> Data to process:
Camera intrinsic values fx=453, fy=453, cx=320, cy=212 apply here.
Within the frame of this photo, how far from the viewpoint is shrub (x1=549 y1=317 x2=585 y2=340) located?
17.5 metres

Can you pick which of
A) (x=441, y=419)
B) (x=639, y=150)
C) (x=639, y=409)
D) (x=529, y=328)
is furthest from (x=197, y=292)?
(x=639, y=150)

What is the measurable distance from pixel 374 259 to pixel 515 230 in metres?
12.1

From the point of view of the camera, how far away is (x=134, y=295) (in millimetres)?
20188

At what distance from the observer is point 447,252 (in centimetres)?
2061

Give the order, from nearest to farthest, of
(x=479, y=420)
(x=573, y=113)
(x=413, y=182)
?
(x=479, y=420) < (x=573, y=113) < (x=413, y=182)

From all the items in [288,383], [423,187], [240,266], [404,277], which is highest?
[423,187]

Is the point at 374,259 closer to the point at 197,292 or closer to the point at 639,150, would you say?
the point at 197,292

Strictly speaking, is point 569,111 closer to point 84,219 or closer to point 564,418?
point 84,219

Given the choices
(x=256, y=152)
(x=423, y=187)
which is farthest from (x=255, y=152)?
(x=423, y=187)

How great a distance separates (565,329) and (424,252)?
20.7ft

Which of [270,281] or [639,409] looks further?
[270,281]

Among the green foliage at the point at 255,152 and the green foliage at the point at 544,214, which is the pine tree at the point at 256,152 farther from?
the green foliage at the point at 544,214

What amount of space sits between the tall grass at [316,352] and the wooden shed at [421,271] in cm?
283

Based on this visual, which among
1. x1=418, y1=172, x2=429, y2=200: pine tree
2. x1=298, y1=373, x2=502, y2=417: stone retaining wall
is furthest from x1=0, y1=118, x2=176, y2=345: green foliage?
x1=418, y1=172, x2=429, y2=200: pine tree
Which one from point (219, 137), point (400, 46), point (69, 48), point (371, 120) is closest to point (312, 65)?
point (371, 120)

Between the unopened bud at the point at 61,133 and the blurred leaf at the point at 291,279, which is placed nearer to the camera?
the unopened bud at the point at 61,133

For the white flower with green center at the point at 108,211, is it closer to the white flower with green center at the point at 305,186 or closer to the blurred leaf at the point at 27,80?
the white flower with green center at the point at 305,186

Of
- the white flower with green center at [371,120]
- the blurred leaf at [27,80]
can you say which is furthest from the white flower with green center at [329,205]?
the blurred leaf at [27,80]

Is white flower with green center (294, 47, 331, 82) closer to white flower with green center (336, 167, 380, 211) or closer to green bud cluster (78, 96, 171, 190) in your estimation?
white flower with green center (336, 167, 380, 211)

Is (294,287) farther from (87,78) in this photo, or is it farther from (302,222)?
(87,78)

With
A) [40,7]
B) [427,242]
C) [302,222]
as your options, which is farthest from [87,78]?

> Objective:
Take the line with "Based on this visual, which among" and all lines after it through the end of the records, and write them out exactly; include nothing else.

> Response to this task:
Based on this visual, which among
1. x1=418, y1=172, x2=429, y2=200: pine tree
2. x1=298, y1=373, x2=502, y2=417: stone retaining wall
is furthest from x1=0, y1=118, x2=176, y2=345: green foliage?
x1=418, y1=172, x2=429, y2=200: pine tree
Which one from point (219, 137), point (400, 46), point (69, 48), point (371, 120) is closest to point (312, 65)?
point (371, 120)

Between the unopened bud at the point at 61,133 and the blurred leaf at the point at 291,279, which is placed nearer to the camera?
the unopened bud at the point at 61,133

For the white flower with green center at the point at 108,211, is it closer to the white flower with green center at the point at 305,186 or closer to the blurred leaf at the point at 27,80?
the white flower with green center at the point at 305,186

Of
- the white flower with green center at [371,120]
- the blurred leaf at [27,80]
can you say which is furthest from the white flower with green center at [329,205]?
the blurred leaf at [27,80]

Is white flower with green center (294, 47, 331, 82) closer to white flower with green center (336, 167, 380, 211) or closer to green bud cluster (78, 96, 171, 190) in your estimation?
white flower with green center (336, 167, 380, 211)

Is (294,287) farther from (87,78) in this photo, or is it farther from (302,222)?
(87,78)

With
A) [40,7]
B) [427,242]
C) [302,222]
as your options, which is farthest from [87,78]?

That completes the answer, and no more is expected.